## TASK ITEM
Resume the excerpt about the song "Heads Carolina, Tails California" after its last sentence.

[[ EXCERPT open ]]

Single by Jo Dee Messina

from the album Jo Dee Messina
- B-side: "Walk to the Light"
- Released: January 22, 1996
- Genre: Country rock
- Length: 3:29
- Label: Curb
- Songwriters: Tim Nichols; Mark D. Sanders;
- Producers: Byron Gallimore; Tim McGraw;

Jo Dee Messina singles chronology
|  | "Heads Carolina, Tails California" (1996) | "You're Not in Kansas Anymore" (1996) |

Music video
- "Heads Carolina, Tails California" at CMT.com

= Heads Carolina, Tails California =

1996 song by Jo Dee Messina

"Heads Carolina, Tails California" is a song written by Tim Nichols and Mark D. Sanders and recorded by American country music artist Jo Dee Messina. The song was released in January 1996 as her debut single and served as the lead-off single for her self-titled debut album. The song reached the Top 10 on both the U.S. and Canadian country charts.

[[ EXCERPT closed ]]
[[ INFORMATION GIVEN open ]]

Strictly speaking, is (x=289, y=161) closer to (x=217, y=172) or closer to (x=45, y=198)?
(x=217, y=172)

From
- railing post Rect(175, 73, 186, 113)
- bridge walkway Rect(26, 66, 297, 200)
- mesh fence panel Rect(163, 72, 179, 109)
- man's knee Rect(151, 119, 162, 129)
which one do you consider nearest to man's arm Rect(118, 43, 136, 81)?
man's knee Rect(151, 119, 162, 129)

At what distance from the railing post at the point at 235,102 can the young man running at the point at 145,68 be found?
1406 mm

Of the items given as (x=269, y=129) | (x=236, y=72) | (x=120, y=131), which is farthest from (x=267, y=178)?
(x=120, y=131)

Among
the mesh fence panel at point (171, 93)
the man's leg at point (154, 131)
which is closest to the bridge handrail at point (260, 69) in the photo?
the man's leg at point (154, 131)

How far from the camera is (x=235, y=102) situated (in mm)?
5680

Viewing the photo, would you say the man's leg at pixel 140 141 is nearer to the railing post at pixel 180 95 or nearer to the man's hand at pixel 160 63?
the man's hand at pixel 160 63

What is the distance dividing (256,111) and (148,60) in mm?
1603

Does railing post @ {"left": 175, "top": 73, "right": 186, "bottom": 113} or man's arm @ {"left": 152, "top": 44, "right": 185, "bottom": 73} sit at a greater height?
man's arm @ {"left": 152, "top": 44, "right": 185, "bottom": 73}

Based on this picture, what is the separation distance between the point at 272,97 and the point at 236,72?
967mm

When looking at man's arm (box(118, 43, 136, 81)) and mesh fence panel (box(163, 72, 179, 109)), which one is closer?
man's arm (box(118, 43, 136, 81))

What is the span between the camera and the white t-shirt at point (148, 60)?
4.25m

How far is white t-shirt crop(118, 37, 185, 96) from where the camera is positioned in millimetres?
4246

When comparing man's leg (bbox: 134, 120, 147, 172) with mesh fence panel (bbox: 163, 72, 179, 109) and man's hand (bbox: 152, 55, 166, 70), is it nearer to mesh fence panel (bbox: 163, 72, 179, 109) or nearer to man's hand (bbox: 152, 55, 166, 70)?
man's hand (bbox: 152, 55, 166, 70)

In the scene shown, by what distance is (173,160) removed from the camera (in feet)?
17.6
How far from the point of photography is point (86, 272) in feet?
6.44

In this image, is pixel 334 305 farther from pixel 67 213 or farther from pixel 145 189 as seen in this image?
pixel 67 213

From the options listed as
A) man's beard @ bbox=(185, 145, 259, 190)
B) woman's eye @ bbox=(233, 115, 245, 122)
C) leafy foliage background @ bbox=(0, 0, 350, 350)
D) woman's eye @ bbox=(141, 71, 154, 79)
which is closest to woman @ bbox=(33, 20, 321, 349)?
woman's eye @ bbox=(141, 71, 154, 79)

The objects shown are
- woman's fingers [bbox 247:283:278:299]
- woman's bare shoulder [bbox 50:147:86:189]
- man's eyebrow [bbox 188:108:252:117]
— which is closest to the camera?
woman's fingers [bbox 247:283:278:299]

[[ INFORMATION GIVEN closed ]]

## EXPECTED OUTPUT
American Aquarium covered the song on their 2021 album Slappers, Bangers, and Certified Twangers: Vol 1. The song enjoyed a revival in 2022 when it was used as the basis for Cole Swindell's number one hit "She Had Me at Heads Carolina", eventually propelling the original song to a platinum certification by the RIAA.

==Content==
"Heads Carolina, Tails California" is an up-tempo song about a narrator who wants to just take her love and run off together somewhere, but anywhere will do as long as her love comes with her.

==Critical reception==
Deborah Evans Price, of Billboard magazine reviewed the song favorably, calling it a "rollicking country ode to flipping a coin and hitting the road in search of a better life 'somewhere greener, somewhere warmer.' She also said that "passion and energy permeate Messina's strong vocal attacks on this infectious tune."

In 2022, Cole Swindell, Ashley Gorley, Jesse Frasure, and Thomas Rhett re-wrote the song as "She Had Me at Heads Carolina", which heavily references "Heads Carolina, Tails California" and incorporates its melody. Additional co-writers' credit was also given to Sanders and Nichols. This song appears on Swindell's 2022 album Stereotype, from which it was released as the third single. On November 7, 2022, Swindell released a remixed version of the song which featured new vocals by Messina.

In 2024, Rolling Stone ranked the song at #172 on its 200 Greatest Country Songs of All Time ranking.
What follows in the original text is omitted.